“Stop and frisk” practice ethically, morally wrong
Crime can always be lessened, there’s no doubt about that. But crime, regardless of where it takes place, should be lessened by ethical and legal means. And there is nothing legal nor ethical about a “stop and frisk” policy.
On Monday, federal judge Shira A. Scheindlin ruled that the New York Police Department was violating the constitutional rights (specifically the Fourth and 14th Amendments) of Hispanic and African-Americans with this policy of simply stopping, questioning and searching someone on the basis of “looking suspicious.” According to the Wall Street Journal, Scheindlin called for a pilot program in which officers must be equipped, for one year, with body-worn cameras. After that, an independent monitor will weigh whether cameras reduced unconstitutional stops, and whether the pros outweigh the cons.

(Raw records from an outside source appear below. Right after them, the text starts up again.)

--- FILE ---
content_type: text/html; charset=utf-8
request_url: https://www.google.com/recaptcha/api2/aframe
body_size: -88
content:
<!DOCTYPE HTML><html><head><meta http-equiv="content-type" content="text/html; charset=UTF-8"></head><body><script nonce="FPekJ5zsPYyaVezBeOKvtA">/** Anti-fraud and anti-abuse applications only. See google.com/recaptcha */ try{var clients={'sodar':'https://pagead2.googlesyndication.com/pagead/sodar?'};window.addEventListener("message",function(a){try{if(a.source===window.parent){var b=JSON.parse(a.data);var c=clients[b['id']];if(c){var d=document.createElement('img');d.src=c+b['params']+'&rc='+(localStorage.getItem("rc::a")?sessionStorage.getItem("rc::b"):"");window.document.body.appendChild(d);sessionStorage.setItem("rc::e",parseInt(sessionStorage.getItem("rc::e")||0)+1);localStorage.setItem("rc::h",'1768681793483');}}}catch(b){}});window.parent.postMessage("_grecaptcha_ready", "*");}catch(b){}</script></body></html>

New York mayor Michael Bloomberg (yes the anti-gun, anti-Big Gulp Michael Bloomberg) vowed to appeal the decision, saying the practice has “saved” more Hispanic and African-American lives, especially in high crime areas.

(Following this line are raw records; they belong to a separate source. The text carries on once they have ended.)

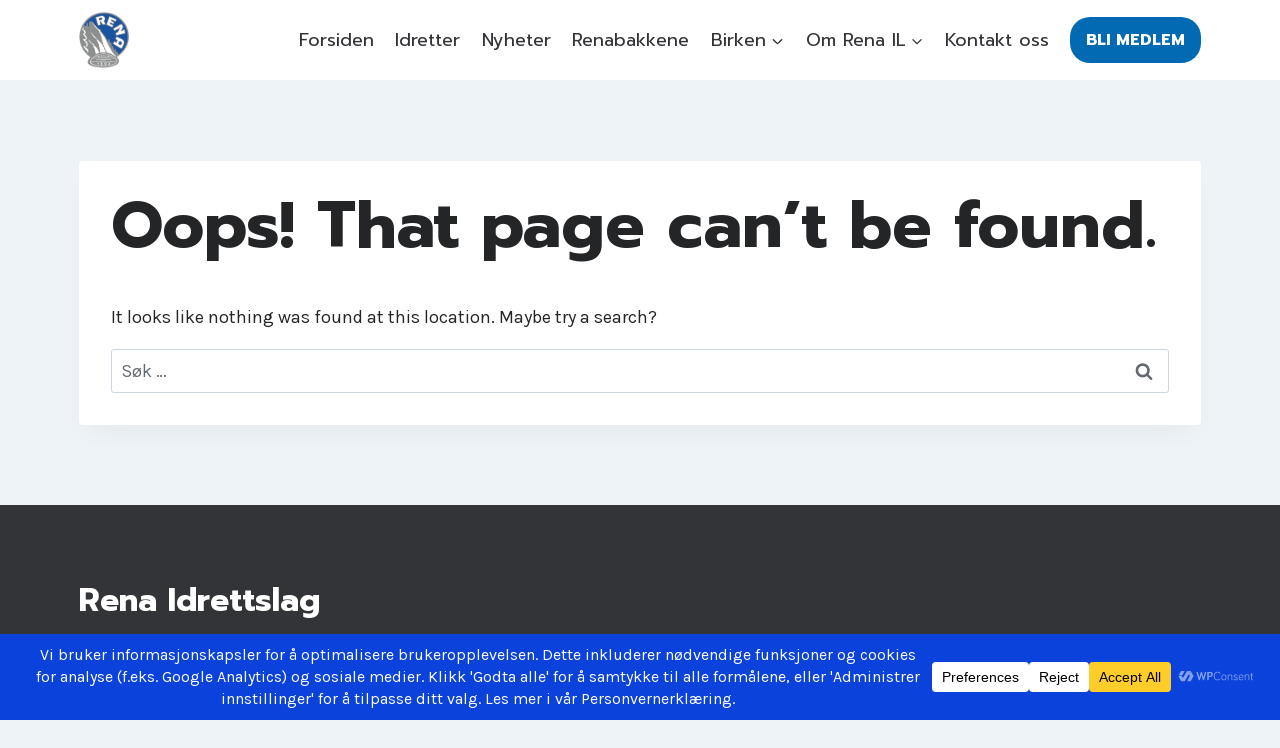

--- FILE ---
content_type: text/html; charset=UTF-8
request_url: https://renail.no/index.php/wp-json/optml/v1/optimizations
body_size: 27
content:
{"data":"Optimization data stored successfully","code":"success"}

It is true that serious crimes and murder rates in New York are down when compared to twenty years ago. According to a CNN report, in 1990 the serious crime rate in New York was over 500 thousand, and there were over 2,200 murders. In 2011 there were over 100 thousand serious crimes and over 500 murders.

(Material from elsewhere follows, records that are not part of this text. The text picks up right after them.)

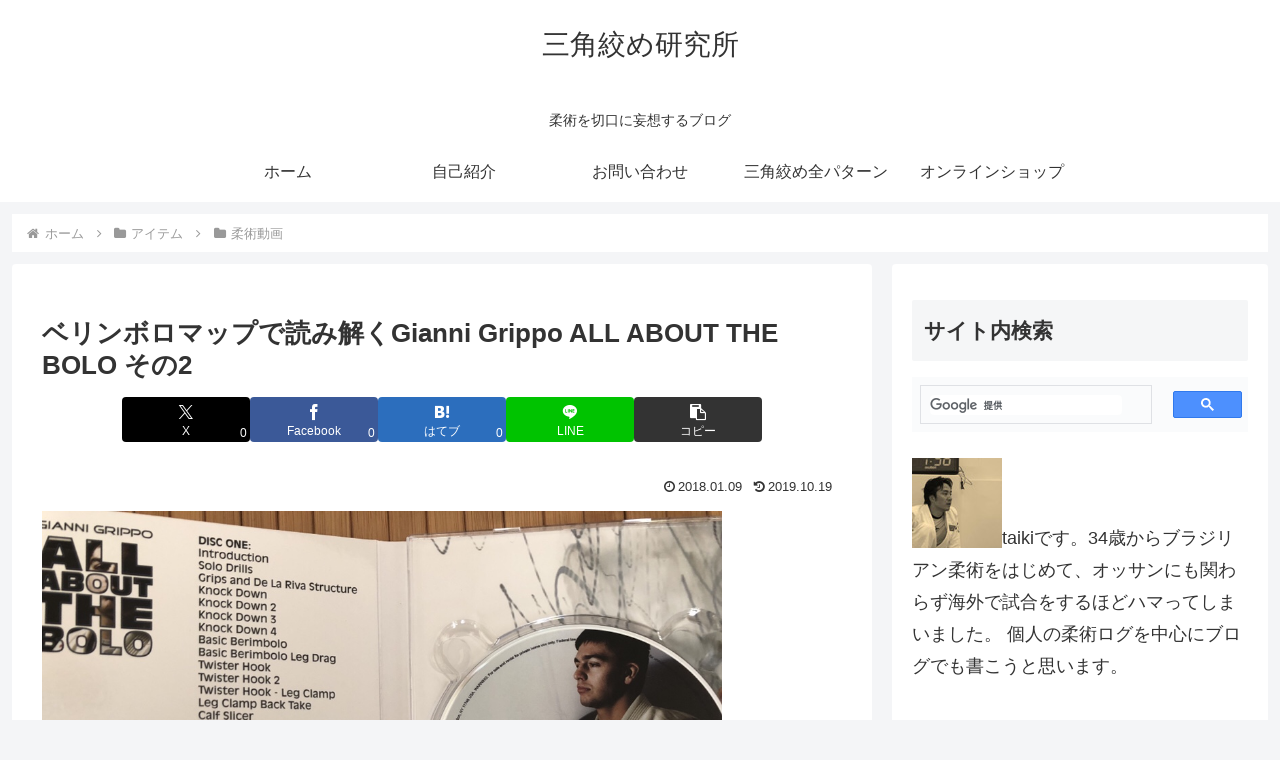

--- FILE ---
content_type: application/javascript; charset=utf-8;
request_url: https://dalc.valuecommerce.com/app3?p=885259195&_s=https%3A%2F%2Fwww.triangle-choke.tech%2Farchives%2F2714&vf=iVBORw0KGgoAAAANSUhEUgAAAAMAAAADCAYAAABWKLW%2FAAAAMElEQVQYV2NkFGP4nxHpzzBr4mYGRkVbof%2FBG40Yps3Zx8C4kavrf9SzRww5AlMYAAAYDhOipP3GAAAAAElFTkSuQmCC
body_size: 715
content:
vc_linkswitch_callback({"t":"696f4f03","r":"aW9PAwAO2lwSdO5ECooAHwqKBtTi0Q","ub":"aW9PAwACIT0SdO5ECooCsQqKC%2FBsdw%3D%3D","vcid":"vQkA5xwFNhUaPnHjrSNFL_BxcTEUMjhonjx7Y-oy5HUuMU9O0w2PwIB_C0kAj6Yp","vcpub":"0.973404","shopping.yahoo.co.jp":{"a":"2695956","m":"2201292","g":"8bd888738c"},"p":885259195,"paypaymall.yahoo.co.jp":{"a":"2695956","m":"2201292","g":"8bd888738c"},"s":3386492,"approach.yahoo.co.jp":{"a":"2695956","m":"2201292","g":"8bd888738c"},"paypaystep.yahoo.co.jp":{"a":"2695956","m":"2201292","g":"8bd888738c"},"mini-shopping.yahoo.co.jp":{"a":"2695956","m":"2201292","g":"8bd888738c"},"shopping.geocities.jp":{"a":"2695956","m":"2201292","g":"8bd888738c"},"l":4})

Scheindlin, however, ruled that when compared to the lives of minorities saved, the amount of minorities stopped was utterly disproportionate.
In the same CNN report, 4.4 million people, from 2004 to last year, were stopped, and of that amount in 2011/12, 87% were African-American and Hispanic. And of those stopped, only 12% were actually charged with a crime.
A Washington Post blog released statistics charts, compiled by employees at Mother Jones, that break it down further.
Of the 4.4. million stops, 2.3 million were black, 1.4 million were Hispanic, and 435,000 were white. Both blacks and whites had the same total amount of illicit materials seized, 16,000, and there were 14,000 illicit materials seized from Hispanics.
The same blog also mentions an NYPD-initiated study by the RAND Corporation, which found that black suspects were more likely than white suspects to be stopped and frisked.
I know what you’re thinking, “I live in Pierce County, North Dakota, or some other closely-knit place, why should I care about what happens in New York?” I’m getting to that.
Where was I? Anyway, as any skeptic worth his or her salt knows, and as it should be known, correlation does not equal causation. A decrease in crime rate could be attributed to anything: more people going to prison, more people moving, more people dying, social triggers, environmental triggers, and even the ID, ego and superego.
Law enforcement officers can stop and frisk someone if they have a reasonable cause, one based on specific and articulable facts rather than a hunch. That’s the basis of the Terry v. Ohio Supreme Court decision. For example, if someone’s swerving while driving like a bat out of hell on Highway 2, there’s reason to stop him or her. He or she might be intoxicated and pose a threat to other motorists. But simply “looking suspicious” isn’t a reasonable cause.
Even if the method lessens crime, a law enforcement method that tramples on a person’s constitutional rights, whether that person is black, white, green or blue, is ethically, and morally, wrong, regardless of where it takes place.